Citrix has recruited five Australian customers to a pilot program designed to attract more channel partners to its recently acquired VDI-in-a-box virtual appliance.
According to Citrix A/NZ channel director Neville James, there are 20 to 30 VDI-in-a-box deployments in Australia currently.
The company hopes to train 20 of its channel partners to service between 100 and 250 VDI-in-a-box customers by the end of the year.
James pinned the slow Australian takeup of VDI-in-a-box on a meagre Australian sales strategy of its developer, Kaviza.
Citrix acquired Kaviza last May, bringing the SMB-focused virtual appliance to Australia and rebranding it late last year. Prior to the acquisition, Kaviza was a rival of Citrix's XenDesktop.

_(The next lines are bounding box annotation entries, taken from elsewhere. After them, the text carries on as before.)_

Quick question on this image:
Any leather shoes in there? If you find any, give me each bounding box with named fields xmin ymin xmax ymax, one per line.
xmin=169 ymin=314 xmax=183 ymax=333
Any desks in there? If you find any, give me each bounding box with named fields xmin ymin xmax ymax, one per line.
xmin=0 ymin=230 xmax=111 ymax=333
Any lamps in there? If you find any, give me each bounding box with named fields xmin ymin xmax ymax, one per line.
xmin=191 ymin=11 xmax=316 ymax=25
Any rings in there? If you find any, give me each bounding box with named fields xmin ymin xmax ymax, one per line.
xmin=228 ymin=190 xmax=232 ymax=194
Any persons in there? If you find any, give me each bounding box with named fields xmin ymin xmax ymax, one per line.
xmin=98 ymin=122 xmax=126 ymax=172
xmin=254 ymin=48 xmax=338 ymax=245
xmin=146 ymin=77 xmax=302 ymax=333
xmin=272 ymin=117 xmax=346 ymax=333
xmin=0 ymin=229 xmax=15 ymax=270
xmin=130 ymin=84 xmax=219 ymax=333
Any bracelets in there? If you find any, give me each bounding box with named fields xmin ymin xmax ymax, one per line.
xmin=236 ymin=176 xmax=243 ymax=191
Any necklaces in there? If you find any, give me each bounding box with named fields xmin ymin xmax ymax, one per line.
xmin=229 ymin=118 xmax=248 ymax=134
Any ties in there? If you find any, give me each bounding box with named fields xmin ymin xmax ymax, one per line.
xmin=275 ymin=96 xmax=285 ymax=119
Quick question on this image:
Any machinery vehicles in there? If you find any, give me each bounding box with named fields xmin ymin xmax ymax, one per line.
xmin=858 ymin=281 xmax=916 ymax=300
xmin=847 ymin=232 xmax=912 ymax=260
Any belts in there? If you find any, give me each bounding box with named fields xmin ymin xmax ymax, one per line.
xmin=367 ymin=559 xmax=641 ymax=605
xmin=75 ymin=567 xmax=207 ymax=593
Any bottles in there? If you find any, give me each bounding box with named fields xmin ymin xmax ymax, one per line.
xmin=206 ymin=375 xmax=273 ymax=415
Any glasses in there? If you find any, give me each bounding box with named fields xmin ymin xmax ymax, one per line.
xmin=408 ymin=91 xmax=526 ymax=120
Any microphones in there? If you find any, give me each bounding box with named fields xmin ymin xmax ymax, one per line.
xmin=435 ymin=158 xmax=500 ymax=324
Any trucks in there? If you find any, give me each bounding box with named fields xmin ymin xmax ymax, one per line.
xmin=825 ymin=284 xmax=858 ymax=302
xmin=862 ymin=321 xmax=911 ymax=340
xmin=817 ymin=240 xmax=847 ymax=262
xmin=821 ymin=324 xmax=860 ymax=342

“The Kaviza business in Australia really hadn’t gotten off the ground by the time Citrix bought it globally,” he said, declining to name specific customers.
For the pilot program, Citrix is leaning on a handful of existing partners for the process, including service provider Regal IT.
“We want to start feeding [the product] into the channel and get them understanding how easy it is to deploy, the skills you need and the time it takes to make the solution functional to customers,” James said.
“What we learn out of the pilot process will factor heavily in how we educate the broader channel.”
James described it as a "fairly conservative approach".
“We’re not planning on looking for a new channel, we’ll probably focus on existing silver partners in the A/NZ marketplace," he said.
"They give us a fairly broad coverage of the SMB marketplace, so it’s more a case of enabling ones we’ve got, adding VDI-in-a-box to those that sell [XenDesktop] and XenApp."
In March, Citrix plans to introduce a VDI-in-a-box bundled package that James said would include Microsoft licenses and servers.
VDI-in-a-box suffered a glitch on New Year’s Day which prevented users from accessing their virtual desktop environments.
Customers received an error message stating ‘no licenses were available’ due to a bug which deemed all licenses for the software expired.
The company said only three Australian customers were affected. A fix was issued two days later.
James told CRN he did not expect the glitch to affect Citrix’s partner recruitment drive.
“The problem was identified in the US and rectified within a couple of days,” he said. “We wrote a particular piece of code to fix it and it worked perfectly well.”